As a rule of thumb, stand-alone systems up to 1 kW use a minimum 12 V battery-bank voltage, which limits DC currents to less than 84A. Similarly,

battery voltages of at least 24 V are used for systems up to 2 kW, and at least 48 V for systems up to 5 kW. Very large stand alone systems may use battery

voltages of 120V, though battery banks over 48 V involve additional code requirements and safety measures.

System Availability

The size of a system in relation to the loads determines its system availability.

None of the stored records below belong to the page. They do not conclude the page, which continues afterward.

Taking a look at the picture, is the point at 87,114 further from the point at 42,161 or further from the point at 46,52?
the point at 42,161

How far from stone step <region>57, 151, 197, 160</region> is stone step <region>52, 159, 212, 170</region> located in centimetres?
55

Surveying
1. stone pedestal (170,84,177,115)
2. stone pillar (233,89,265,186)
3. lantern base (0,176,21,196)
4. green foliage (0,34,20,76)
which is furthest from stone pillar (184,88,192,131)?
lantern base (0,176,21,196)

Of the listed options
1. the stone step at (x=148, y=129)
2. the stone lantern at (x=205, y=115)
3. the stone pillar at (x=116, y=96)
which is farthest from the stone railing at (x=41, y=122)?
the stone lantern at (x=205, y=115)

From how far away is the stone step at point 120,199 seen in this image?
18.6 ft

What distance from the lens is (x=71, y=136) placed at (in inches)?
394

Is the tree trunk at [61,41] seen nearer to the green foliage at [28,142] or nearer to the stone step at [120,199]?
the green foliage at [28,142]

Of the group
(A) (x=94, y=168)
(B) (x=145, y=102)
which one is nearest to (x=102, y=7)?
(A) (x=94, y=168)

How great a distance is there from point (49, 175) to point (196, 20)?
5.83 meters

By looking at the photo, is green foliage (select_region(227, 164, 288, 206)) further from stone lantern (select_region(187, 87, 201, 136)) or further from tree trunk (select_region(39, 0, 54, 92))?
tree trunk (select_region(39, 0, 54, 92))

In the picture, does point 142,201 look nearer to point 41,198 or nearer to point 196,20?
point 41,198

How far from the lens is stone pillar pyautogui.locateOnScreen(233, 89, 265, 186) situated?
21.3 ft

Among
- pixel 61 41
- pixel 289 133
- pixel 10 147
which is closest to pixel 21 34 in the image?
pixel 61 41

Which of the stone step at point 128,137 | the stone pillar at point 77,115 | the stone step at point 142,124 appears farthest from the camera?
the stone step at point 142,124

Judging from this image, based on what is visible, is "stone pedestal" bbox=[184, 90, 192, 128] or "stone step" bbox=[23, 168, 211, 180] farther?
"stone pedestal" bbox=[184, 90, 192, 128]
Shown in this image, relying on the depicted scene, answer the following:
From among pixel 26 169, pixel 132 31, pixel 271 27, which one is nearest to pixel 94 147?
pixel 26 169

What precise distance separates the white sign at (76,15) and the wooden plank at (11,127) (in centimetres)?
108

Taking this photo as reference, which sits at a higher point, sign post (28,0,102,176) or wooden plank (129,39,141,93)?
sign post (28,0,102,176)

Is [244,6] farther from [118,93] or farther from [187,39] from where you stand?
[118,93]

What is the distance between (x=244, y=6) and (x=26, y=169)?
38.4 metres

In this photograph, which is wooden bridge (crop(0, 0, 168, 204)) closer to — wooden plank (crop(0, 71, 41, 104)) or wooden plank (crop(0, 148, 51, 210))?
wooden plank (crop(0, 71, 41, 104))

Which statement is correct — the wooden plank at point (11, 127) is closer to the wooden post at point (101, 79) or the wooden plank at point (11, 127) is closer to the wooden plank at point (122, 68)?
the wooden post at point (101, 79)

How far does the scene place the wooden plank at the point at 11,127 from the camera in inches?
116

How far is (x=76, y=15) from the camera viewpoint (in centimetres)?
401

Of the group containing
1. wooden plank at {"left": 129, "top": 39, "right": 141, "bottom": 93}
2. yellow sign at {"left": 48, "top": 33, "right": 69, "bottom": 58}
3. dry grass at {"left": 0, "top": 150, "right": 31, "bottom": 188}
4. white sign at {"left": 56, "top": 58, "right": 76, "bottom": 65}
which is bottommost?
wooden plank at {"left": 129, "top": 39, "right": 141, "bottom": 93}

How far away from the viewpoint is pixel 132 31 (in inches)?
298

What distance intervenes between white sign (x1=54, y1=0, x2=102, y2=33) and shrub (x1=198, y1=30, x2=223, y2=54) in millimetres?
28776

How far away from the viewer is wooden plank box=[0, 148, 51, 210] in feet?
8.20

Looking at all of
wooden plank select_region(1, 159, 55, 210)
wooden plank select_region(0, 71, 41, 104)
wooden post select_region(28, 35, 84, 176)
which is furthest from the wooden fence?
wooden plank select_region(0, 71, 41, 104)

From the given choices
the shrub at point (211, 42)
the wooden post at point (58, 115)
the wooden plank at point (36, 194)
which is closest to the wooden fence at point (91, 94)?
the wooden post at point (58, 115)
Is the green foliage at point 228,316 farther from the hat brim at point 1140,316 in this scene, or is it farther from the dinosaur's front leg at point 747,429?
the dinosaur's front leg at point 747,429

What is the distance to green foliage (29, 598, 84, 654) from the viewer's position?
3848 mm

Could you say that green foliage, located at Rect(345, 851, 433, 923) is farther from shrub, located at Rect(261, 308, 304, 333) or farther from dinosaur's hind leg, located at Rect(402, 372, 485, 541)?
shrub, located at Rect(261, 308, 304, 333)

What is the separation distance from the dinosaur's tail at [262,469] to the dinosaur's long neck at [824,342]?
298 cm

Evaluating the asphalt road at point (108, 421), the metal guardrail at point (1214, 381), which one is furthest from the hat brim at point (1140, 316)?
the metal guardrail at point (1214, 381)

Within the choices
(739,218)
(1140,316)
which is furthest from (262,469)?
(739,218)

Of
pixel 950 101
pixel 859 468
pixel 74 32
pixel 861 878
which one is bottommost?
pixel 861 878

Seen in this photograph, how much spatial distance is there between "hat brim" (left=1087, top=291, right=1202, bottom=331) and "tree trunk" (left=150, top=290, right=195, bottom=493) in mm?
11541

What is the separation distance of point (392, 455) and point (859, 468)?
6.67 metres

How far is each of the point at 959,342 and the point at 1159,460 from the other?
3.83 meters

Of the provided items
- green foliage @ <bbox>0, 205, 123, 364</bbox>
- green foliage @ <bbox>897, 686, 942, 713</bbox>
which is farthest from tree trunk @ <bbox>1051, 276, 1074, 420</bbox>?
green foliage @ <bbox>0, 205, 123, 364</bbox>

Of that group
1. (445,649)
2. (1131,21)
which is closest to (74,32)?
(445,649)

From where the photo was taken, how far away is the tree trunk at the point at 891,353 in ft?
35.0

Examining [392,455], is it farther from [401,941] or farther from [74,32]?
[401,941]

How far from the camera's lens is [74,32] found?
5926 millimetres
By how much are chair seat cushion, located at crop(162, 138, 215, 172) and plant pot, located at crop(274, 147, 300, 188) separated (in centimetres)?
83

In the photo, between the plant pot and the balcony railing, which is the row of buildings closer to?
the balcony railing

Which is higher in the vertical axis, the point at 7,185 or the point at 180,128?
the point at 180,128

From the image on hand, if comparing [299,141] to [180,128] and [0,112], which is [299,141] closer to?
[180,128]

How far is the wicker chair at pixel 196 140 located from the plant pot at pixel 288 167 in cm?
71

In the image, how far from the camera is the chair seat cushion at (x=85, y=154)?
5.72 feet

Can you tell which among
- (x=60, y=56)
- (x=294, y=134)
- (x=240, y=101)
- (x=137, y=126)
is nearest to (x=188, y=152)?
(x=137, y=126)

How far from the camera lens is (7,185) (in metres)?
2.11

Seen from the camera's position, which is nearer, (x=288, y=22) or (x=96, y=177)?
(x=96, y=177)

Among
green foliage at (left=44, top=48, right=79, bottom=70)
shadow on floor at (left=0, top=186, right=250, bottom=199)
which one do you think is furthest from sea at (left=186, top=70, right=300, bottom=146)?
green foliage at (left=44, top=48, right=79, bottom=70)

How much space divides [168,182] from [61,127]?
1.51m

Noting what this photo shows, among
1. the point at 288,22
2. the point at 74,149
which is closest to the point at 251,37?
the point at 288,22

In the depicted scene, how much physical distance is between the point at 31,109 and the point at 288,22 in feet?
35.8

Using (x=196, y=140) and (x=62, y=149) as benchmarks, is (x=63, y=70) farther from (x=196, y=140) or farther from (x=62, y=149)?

System availability is the percentage of time over an average year that a stand-alone PV system meets the system load requirements. For example, 98% system availability means that a system is able to meet the energy demand about 98% of the time. This means that for 2% of the year, the system can't meet the load requirements.

No energy-producing system can achieve 100% availability, because of unpredictable events that affect system output. Days or weeks of

below-average insolation, such as unusually cloudy weather, will reduce short-term system availability. System availability can also vary between years due to long-term weather patterns. Component failures and lack of maintenance also

contribute to system downtime and reduce system availability.

System availability is determined by insolation and autonomy. Accurate

estimates of system availability require software to evaluate energy flow in the system on an hour-by-hour basis, but rough estimates are adequate for most PV applications. For a desired system availability, the designer chooses the

appropriate length of autonomy.

Autonomy is the amount of time a fully charged battery system can supply

power to system loads without further charging. Autonomy is expressed in days. Most stand-alone systems are sized for a system availability of about 95%

(about 3 to 5 days of autonomy) for noncritical applications or 99% or greater (about 6 to 10 days or more) for critical applications.

However, each percentage-point increase in system availability is increasingly more expensive for larger battery banks and arrays, which is impractical from an economic stand point for all but the most critical applications.

Sizing of stand-alone systems must achieve an acceptable balance between system availability and cost goals for a given application. The solar resource for a location also affects the increasing costs of availability.